Perceived Enforcement Gap

Despite overlapping jurisdiction with the California Attorney General, District Attorney, and city attorneys, Lawson-Remer argued that rental housing violations fall through enforcement cracks. The Attorney General's office handles statewide cases with significant precedential value, while District Attorneys prioritize criminal matters. City attorneys focus on municipal code violations within city limits, leaving unincorporated county areas with limited civil enforcement.

Legislative Authorization

SB 461 (2021) specifically empowered county counsels in counties with populations exceeding 5 million to bring Unfair Competition Law actions. San Diego County's 3.3 million population qualifies under the statute's framework, which Lawson-Remer characterized as a legislative mandate to protect consumers.

Rental Market Conditions

San Diego County apartment vacancy hit 5.7% in late 2025 and early 2026, the highest level since 2009, as approximately 4,000 new multifamily units entered the market. Despite increased vacancy, the Board expressed concerns about tenant screening barriers, algorithmic pricing maintaining high rents, and displacement pressures in gentrifying neighborhoods.

Political Momentum

The 4-1 vote reflected the Board's progressive majority, with Supervisor Jim Desmond casting the lone dissenting vote. The timing coincided with California's January 1, 2026 effective dates for AB 628 (stove/refrigerator requirements), AB 1414 (internet opt-out rights), and extended SB 721 balcony inspection deadlines, creating heightened focus on rental housing regulation.

The California Apartment Association characterized the unit as duplicative enforcement that will increase housing costs and reduce rental housing production. CAA's written opposition stated: "The self-funding litigation model creates a structural incentive to file lawsuits rather than educate businesses or resolve disputes collaboratively."

### Records of questions about scenes
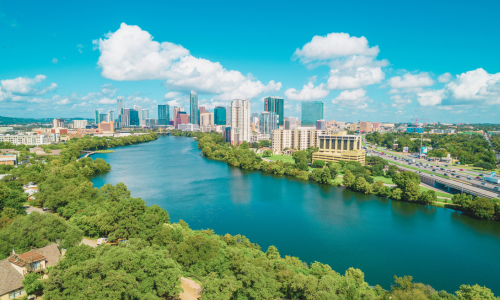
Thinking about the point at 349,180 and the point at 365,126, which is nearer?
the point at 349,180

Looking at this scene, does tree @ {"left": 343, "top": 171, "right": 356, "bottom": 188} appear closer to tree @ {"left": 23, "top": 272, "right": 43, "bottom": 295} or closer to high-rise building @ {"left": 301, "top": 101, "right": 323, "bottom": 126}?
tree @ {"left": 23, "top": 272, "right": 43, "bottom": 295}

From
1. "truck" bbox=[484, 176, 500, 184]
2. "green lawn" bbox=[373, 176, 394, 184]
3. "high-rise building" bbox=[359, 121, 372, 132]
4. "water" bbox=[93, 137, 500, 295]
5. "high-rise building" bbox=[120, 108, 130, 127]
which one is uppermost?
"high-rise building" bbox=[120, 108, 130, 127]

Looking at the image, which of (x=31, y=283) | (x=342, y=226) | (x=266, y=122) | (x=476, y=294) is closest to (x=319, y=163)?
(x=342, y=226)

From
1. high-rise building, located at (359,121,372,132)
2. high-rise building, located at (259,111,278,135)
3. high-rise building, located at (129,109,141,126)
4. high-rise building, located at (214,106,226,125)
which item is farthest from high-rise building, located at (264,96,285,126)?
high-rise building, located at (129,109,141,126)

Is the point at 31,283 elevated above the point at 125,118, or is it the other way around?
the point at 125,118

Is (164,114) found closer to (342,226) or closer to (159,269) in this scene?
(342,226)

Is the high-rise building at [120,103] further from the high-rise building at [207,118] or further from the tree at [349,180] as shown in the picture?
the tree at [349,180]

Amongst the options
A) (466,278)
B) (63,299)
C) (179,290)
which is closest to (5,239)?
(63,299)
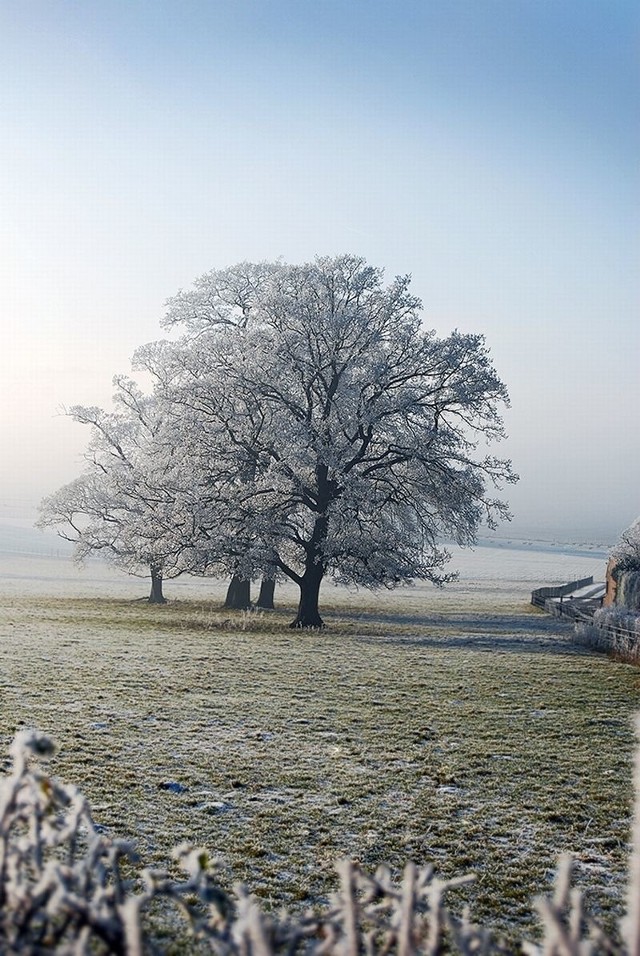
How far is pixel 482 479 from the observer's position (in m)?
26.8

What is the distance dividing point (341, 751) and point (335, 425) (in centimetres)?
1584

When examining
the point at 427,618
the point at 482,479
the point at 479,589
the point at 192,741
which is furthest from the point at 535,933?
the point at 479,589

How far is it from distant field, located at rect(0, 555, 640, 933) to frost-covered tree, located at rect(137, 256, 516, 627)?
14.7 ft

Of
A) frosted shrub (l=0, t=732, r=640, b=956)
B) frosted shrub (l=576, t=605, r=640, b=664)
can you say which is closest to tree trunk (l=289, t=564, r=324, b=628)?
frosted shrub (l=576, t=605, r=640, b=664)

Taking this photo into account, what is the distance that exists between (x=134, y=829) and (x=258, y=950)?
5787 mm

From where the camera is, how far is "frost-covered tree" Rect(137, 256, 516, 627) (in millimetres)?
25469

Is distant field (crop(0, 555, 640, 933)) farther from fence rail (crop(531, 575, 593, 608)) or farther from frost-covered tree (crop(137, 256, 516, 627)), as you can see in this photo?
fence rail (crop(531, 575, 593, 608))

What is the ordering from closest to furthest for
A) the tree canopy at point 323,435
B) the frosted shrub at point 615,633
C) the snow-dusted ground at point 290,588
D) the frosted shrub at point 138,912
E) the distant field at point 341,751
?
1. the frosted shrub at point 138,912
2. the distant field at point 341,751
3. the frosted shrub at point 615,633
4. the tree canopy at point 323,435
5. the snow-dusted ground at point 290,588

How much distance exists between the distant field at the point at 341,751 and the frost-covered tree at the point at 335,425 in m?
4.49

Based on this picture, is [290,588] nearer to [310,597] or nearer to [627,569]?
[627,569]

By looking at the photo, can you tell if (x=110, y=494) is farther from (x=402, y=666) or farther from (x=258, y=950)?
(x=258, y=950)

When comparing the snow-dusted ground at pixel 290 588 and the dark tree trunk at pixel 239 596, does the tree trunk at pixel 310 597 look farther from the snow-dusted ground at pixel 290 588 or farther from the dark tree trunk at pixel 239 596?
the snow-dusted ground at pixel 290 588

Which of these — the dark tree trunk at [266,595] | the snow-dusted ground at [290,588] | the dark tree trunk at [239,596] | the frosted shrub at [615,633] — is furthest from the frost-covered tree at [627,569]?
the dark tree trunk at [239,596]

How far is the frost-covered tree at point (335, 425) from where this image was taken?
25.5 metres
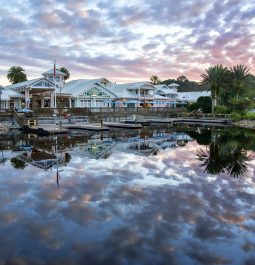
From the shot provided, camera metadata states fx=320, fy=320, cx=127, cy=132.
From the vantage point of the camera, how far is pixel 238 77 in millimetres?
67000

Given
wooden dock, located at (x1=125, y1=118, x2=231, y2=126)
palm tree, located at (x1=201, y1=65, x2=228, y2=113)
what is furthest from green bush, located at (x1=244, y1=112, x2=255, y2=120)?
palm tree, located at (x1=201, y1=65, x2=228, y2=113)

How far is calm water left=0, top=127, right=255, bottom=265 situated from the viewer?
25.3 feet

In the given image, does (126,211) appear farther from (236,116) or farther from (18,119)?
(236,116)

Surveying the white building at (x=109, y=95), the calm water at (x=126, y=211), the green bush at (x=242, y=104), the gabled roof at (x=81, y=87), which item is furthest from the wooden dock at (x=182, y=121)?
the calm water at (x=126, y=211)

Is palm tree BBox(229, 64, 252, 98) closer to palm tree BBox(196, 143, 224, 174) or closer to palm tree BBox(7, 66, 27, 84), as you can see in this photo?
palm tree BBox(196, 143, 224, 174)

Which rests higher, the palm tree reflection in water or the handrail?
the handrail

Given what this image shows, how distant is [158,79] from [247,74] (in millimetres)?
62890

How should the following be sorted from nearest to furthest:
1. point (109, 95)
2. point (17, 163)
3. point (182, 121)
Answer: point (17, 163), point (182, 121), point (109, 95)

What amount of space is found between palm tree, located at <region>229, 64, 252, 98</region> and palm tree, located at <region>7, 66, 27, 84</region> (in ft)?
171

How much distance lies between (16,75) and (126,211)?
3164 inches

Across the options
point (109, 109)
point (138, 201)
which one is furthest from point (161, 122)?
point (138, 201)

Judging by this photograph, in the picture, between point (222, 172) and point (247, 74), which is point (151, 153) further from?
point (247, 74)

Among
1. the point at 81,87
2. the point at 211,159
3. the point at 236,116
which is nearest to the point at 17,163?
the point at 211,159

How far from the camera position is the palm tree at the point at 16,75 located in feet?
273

### Task to carry out
In the passage on San Diego County's rental housing enforcement, what reason did Lawson-Remer give for saying rental housing violations fall through enforcement cracks?

### Reply
Each existing enforcer has a different focus. The Attorney General handles statewide cases with significant precedential value, District Attorneys prioritize criminal matters, and city attorneys deal with municipal code violations within city limits. As a result, unincorporated county areas have limited civil enforcement.